Leaving the market open to competitors isn’t necessarily a bad thing in this situation, given the difficult legal and ethical questions opened up by autonomous vehicle research. Why not let the competitors pay for the many international legal cases that must be settled before the full rules and regulations rule book is internationalized. Meanwhile, Apple can make a whole bunch of good money on licensing fees for some of the technologies it has already developed and market tested, and for new technology that it may have developed/be developing while working on Apple Car.
Here are some ideas:
There’s lots of competition here, but it seems to me that Apple has a chance to offer one of the voice assistants automakers may want to deploy inside their vehicles, particularly given that real world tests indicate that iOS is actually really rather good for cars.
Goes without saying really. Apple has a great story to tell in in-car entertainment and cross-platform usability. No one else really comes close, with the possible exception of Amazon.
Since the start of the Apple Car project, Apple has planned to use TouchID; you’ll use it to open the door, start the ignition, and (presumably) in Apple Pay applications such as paying road tolls. Given how Apple Pay works, it must be possible to license TouchID kits to automakers even if the vehicles are primarily using another OS. Because it’s so secure and extensively market tested, TouchID could be the technology to drive Apple car success.
A device called Automatic is a brilliant way to monitor and share vehicle telematics information using a smartphone. Can Apple create a telematics OS to combine component and vehicle monitoring systems with mobile devices? Can it add low-key but useful AI support, enabling such things as automated component replacement and the capacity for a car to book itself in for a tech support appointment if it notices it is developing a fault? I think it can.
One reason some motor vehicle manufacturers may not want to use Google’s car solutions is privacy and a desire to protect customers from advertising, or data gouging. Apple can offer a Maps product to automobile manufacturers that aren’t based on an ads sales model and that implements customer privacy and security by design.

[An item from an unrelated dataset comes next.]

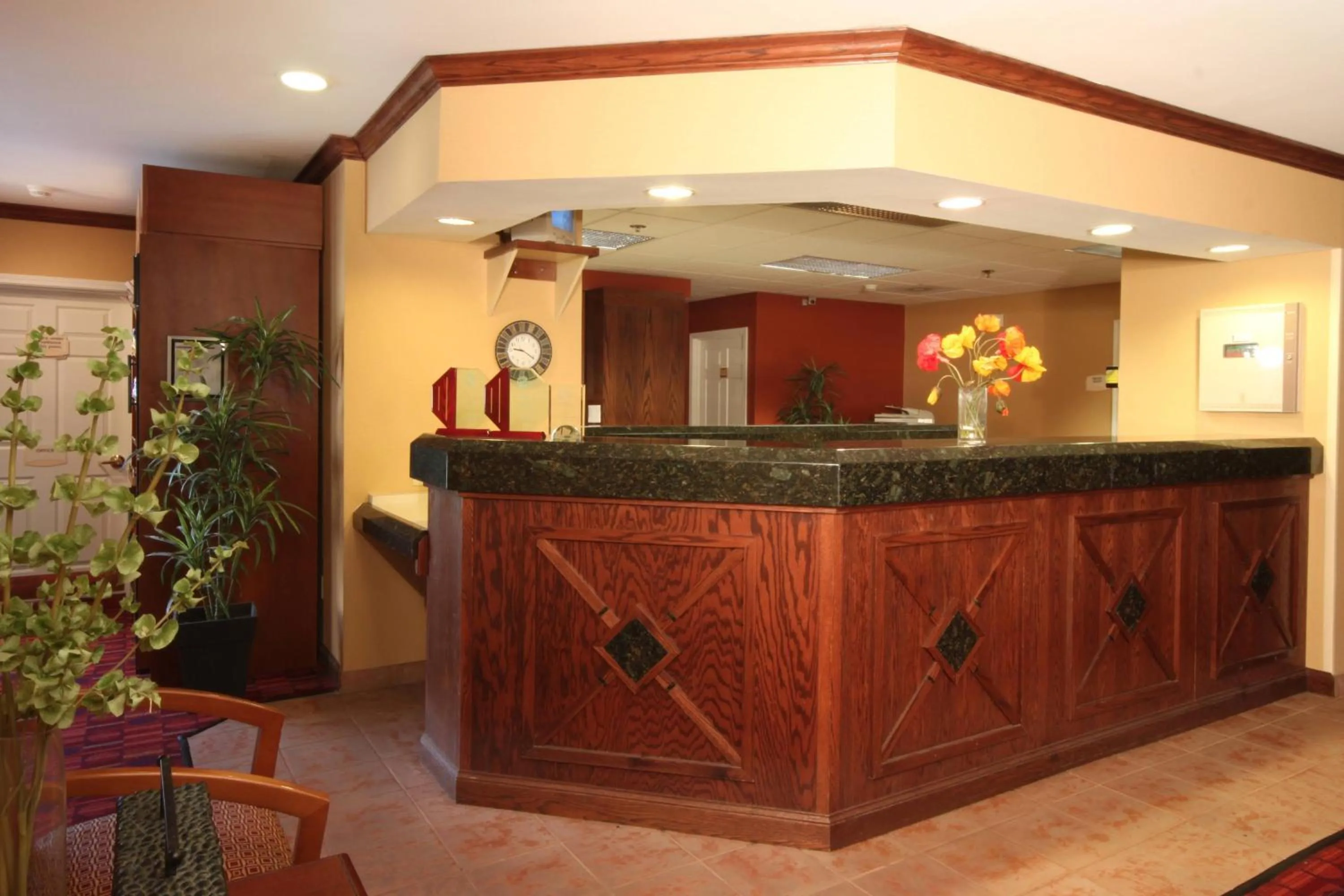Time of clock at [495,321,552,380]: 9:20
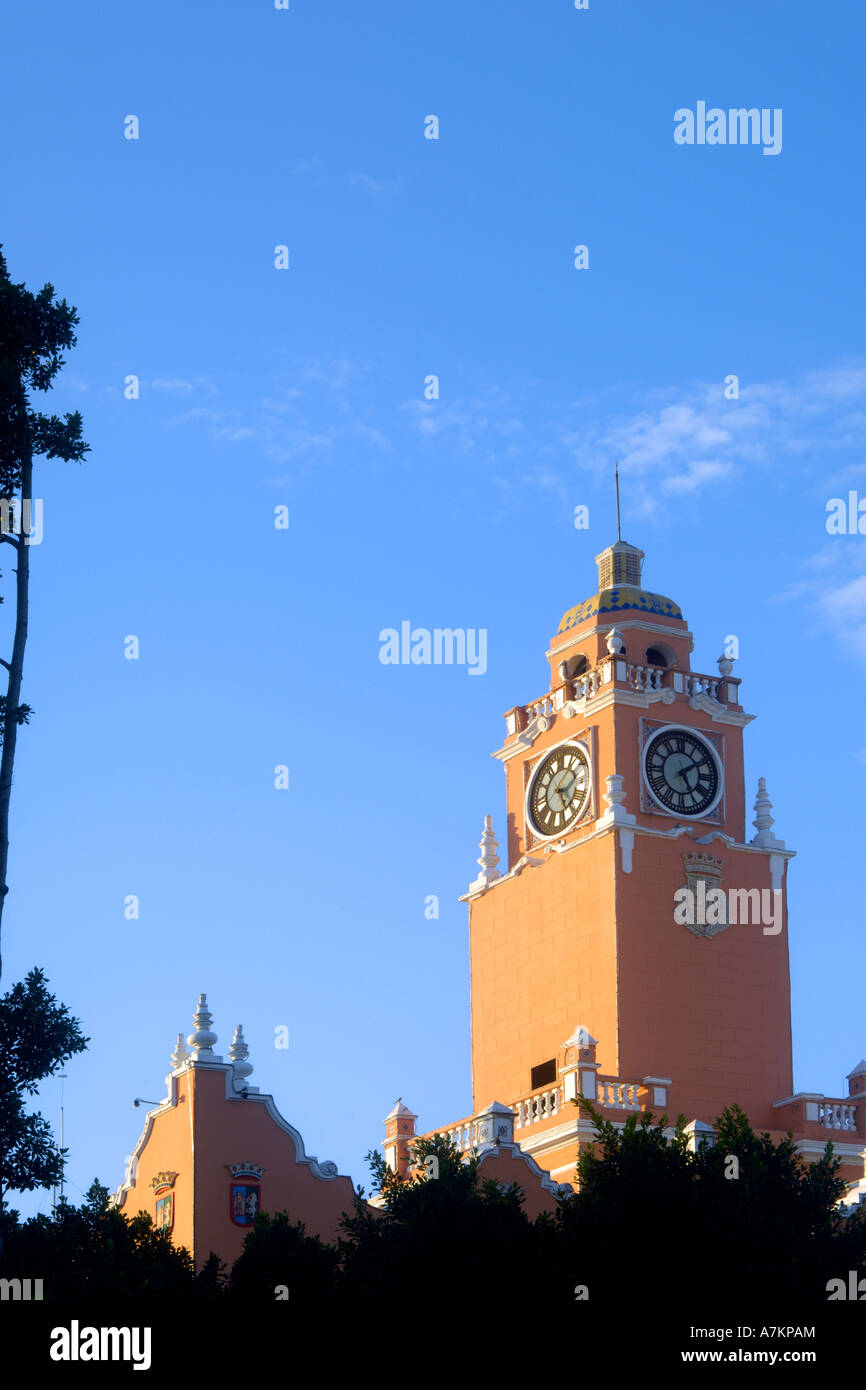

Cars that can talk to each other is part of the dream of autonomous vehicles. Collision detection is one thing, but there is also a need for privacy and security. Differential privacy could enable this by only exchanging information transportation management and other vehicles needed to know, rather than sharing everything. To manage traffic flow, city transit authorities will want information about vehicles, where they are, where they are going, but differential privacy will provide them with such data in an anonymized way.
While other mapping and autonomous vehicle concepts almost certainly have location-based ads at some point within the experience, Apple can create licensed solutions (such as Maps) that don’t force ads on drivers. What does Apple gain? A licensing fee from manufacturers whose vehicles will seem more attractive to the well-off iPhone user set.
Those are a few technologies Apple could think about licensing. I’m sure there are more –let me know if you identify any others. The bottom line is that when considering a device as complex as a vehicle, there really is no shame in licensing core technologies to others if doing so enables Apple to become a must-have brand within the future vehicle ecosystem.